「創造とは何か」をテーマに、様々なジャンルで活躍されているアーティストの方々にお話を伺っています。今回は「大駱駝艦(だいらくだかん)」を旗揚げ
し、舞踏に大仕掛けを用いた圧倒的スペクタクル性の強い様式を導入、演劇界、舞台芸術の分野でも先駆的な地位を確立している麿
赤兒さんにお話を伺いました。
小原
麿さんにとって、作品を創る上で創造エネルギーの源泉のようなものは何なんでしょうか?
麿 赤兒
最近思うに、それは一種の無意識の欲望みたいなものではないかと。身体一つでどこまでやれるかというのがまずあるんですが、そこで無意識の欲望を震わせ
ることで身体を通して何かが出てくるというか。そういう事に尽きるんではないかと思っているんですよ。
小原
無意識の欲望を振るわせるという部分を、もう少し具体的にお話し願えますか?
麿 赤兒
ある意味、身体というものが一番大変な作品じゃないかと思うんですね。身体は創られてきたものなんだと。空気を吸ったり、飯を食ったり、20年生きてき
たなら20年というそれなりの時間をかけて創られてきたわけですよ。骨格、肉づき、しわの一本にも、あるいは腰が曲がってるとかもそうなんですけれども、
それらは、外の世界からの影響を受けて出来ているというか、身体それ自体が一つの受容体というかな。だからすでにあらゆるものが身体にはあるんですよね。
今まで無意識に生きてしまっているのに、いつの間にか身体に積み重なって来ているものがあるんじゃないかと思うんです。それは太陽が皆に等しく光を与えて
いるように、皆に公平に与えられていると。そこに僕の初発の意識みたいなものがあるんですよ。
小原
では、その身体から無意識の世界を引っ張り出してくるというか、それにコネクトする為には、どうすればいいのでしょうか?
麿 赤兒
それは、板間に立って身体と対話するというかな。言葉じゃないんだけど。僕は、演技も踊りも見せ物には代わりは無いとは言っているんですが、やはり少し
違いがあって、身体表現には一応手続きが要らないというか……。最初は、そこにつっ立ってろとか、寝っ転がってろとか、そういうところから始まるんです。
だからむしろ下手に頭や言葉で考えるとろくなものは出てこないじゃないかと思うんです。

取り組む課題:
(1) このインタビューで、麿赤兒さんが旗揚げした団体の名前は何ですか。
(2) インタビューのうち、「今まで無意識に生きてしまって」から「ないじゃないかと思うんです。」までを、両端も含めて一字一句違えずに書き写してください。

記録:

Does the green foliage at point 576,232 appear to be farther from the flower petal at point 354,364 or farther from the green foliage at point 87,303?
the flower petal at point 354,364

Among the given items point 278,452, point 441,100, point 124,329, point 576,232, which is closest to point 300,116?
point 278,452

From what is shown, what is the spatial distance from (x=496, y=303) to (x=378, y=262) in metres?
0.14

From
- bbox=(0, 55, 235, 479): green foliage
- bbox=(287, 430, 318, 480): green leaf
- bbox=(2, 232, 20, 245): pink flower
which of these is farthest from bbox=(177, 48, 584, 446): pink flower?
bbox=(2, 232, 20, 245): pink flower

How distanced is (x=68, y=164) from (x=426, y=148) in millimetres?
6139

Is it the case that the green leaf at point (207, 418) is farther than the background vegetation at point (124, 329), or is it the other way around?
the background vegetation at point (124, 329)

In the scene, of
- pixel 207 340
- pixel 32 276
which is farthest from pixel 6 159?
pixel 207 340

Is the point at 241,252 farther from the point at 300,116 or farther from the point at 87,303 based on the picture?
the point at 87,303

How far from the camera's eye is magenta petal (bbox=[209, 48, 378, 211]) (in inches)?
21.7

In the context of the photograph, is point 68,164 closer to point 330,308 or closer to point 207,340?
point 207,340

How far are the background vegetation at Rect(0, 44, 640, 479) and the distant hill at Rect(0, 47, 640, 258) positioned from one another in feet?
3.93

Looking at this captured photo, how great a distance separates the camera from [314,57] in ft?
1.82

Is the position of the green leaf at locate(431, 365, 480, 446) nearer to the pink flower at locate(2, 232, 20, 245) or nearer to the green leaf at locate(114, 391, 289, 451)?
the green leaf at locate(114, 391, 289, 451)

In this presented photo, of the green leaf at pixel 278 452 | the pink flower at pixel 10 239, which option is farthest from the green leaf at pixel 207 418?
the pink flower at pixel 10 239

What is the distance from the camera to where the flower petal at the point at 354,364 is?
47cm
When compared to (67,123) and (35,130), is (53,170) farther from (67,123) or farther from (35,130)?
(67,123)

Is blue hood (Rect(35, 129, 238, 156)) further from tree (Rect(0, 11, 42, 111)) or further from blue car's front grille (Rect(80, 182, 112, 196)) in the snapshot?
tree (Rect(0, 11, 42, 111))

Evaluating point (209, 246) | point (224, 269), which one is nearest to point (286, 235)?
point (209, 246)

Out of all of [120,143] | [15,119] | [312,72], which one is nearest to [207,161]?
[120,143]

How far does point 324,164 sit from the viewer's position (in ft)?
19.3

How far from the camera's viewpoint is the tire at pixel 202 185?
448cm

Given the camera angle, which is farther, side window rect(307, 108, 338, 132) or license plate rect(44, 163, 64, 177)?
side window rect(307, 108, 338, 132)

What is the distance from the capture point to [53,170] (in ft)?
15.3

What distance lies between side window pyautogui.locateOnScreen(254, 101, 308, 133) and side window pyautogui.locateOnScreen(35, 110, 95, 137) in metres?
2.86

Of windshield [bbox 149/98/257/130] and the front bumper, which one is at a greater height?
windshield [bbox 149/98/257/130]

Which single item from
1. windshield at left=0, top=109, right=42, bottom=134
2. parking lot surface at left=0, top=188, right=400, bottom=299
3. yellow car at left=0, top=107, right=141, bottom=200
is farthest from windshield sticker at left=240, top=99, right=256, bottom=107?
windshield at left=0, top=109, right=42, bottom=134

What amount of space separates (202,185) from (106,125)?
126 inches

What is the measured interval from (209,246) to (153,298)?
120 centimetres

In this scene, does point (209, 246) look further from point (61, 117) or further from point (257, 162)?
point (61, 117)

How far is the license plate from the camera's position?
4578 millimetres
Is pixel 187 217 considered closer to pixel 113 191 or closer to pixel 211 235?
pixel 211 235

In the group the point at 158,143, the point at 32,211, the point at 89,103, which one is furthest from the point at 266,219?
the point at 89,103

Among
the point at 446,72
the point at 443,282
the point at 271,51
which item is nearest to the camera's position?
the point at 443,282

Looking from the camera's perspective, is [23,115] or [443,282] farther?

課題ごとの出力:
(1) 大駱駝艦(だいらくだかん)です。

(2)
今まで無意識に生きてしまっているのに、いつの間にか身体に積み重なって来ているものがあるんじゃないかと思うんです。それは太陽が皆に等しく光を与えて
いるように、皆に公平に与えられていると。そこに僕の初発の意識みたいなものがあるんですよ。
小原
では、その身体から無意識の世界を引っ張り出してくるというか、それにコネクトする為には、どうすればいいのでしょうか?
麿 赤兒
それは、板間に立って身体と対話するというかな。言葉じゃないんだけど。僕は、演技も踊りも見せ物には代わりは無いとは言っているんですが、やはり少し
違いがあって、身体表現には一応手続きが要らないというか……。最初は、そこにつっ立ってろとか、寝っ転がってろとか、そういうところから始まるんです。
だからむしろ下手に頭や言葉で考えるとろくなものは出てこないじゃないかと思うんです。